**EXERCISE AIM:** Repeat every record below word for word, leaving the pictures out of your answer.
┏━━
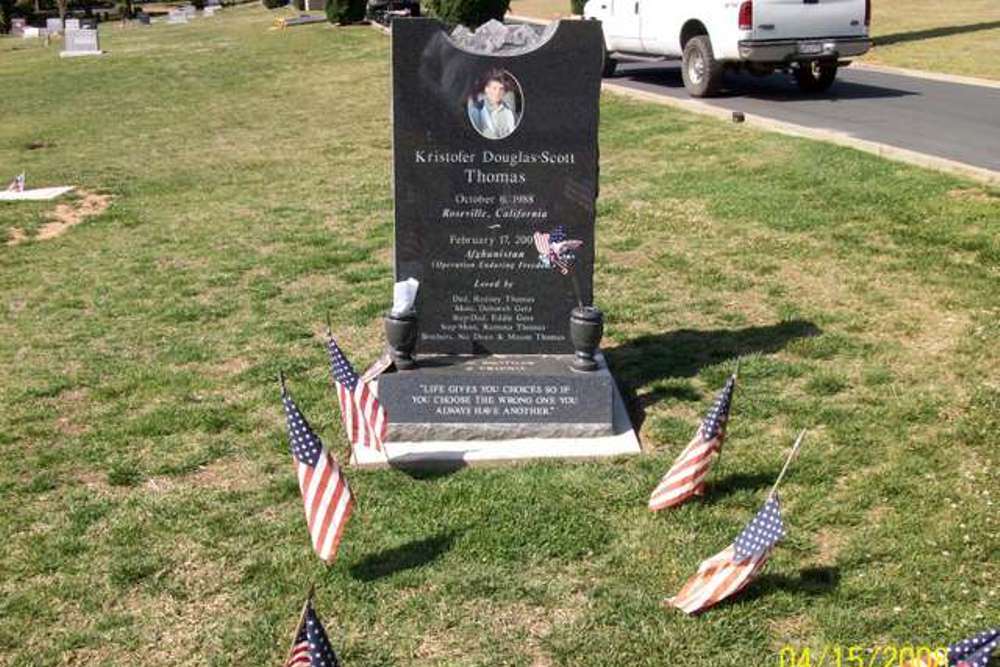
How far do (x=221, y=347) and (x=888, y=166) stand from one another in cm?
755

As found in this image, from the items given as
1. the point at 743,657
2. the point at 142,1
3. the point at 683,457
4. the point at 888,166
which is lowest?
the point at 743,657

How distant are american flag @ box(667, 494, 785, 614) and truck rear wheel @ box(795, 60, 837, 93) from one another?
14.7m

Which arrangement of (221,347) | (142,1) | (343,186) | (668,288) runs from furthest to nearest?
1. (142,1)
2. (343,186)
3. (668,288)
4. (221,347)

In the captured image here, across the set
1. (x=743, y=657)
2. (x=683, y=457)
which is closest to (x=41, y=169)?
(x=683, y=457)

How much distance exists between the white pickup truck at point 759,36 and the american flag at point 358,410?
36.2 ft

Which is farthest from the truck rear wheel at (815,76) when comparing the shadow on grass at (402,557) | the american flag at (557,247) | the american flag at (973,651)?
the american flag at (973,651)

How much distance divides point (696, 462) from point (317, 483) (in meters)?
1.84

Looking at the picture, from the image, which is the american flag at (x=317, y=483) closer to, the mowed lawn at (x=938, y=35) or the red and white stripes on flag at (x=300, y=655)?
the red and white stripes on flag at (x=300, y=655)

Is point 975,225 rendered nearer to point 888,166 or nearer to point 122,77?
point 888,166

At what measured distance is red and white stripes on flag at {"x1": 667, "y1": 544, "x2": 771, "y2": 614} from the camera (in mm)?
4457

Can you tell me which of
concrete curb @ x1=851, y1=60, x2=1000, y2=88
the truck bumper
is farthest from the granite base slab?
concrete curb @ x1=851, y1=60, x2=1000, y2=88

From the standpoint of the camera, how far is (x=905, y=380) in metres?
6.83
┗━━
**ANSWER BELOW:**
How far do (x=221, y=347) and (x=888, y=166) stand from one another in cm?
755

As found in this image, from the items given as
1. the point at 743,657
2. the point at 142,1
3. the point at 683,457
4. the point at 888,166
which is lowest?
the point at 743,657

How distant are american flag @ box(667, 494, 785, 614) and truck rear wheel @ box(795, 60, 837, 93) from one another?
14.7m

Which arrangement of (221,347) | (142,1) | (343,186) | (668,288) runs from furthest to nearest?
1. (142,1)
2. (343,186)
3. (668,288)
4. (221,347)

In the captured image here, across the set
1. (x=743, y=657)
2. (x=683, y=457)
which is closest to (x=41, y=169)?
(x=683, y=457)

How much distance exists between the white pickup truck at point 759,36 and the american flag at point 358,410?
36.2 ft

Which is farthest from the truck rear wheel at (815,76) when comparing the shadow on grass at (402,557) | the american flag at (557,247) | the american flag at (973,651)?
the american flag at (973,651)

How much distance divides point (696, 462) from point (317, 483) (in meters)?
1.84

Looking at the picture, from the image, which is the american flag at (x=317, y=483) closer to, the mowed lawn at (x=938, y=35) or the red and white stripes on flag at (x=300, y=655)?
the red and white stripes on flag at (x=300, y=655)

Is point 975,225 rendered nearer to point 888,166 or nearer to point 122,77?
point 888,166

At what measured distance is red and white stripes on flag at {"x1": 667, "y1": 544, "x2": 771, "y2": 614} from the camera (in mm)?
4457

Can you tell me which of
concrete curb @ x1=851, y1=60, x2=1000, y2=88
the truck bumper
is farthest from the granite base slab?
concrete curb @ x1=851, y1=60, x2=1000, y2=88

From the standpoint of the camera, how far is (x=905, y=380) in metres?
6.83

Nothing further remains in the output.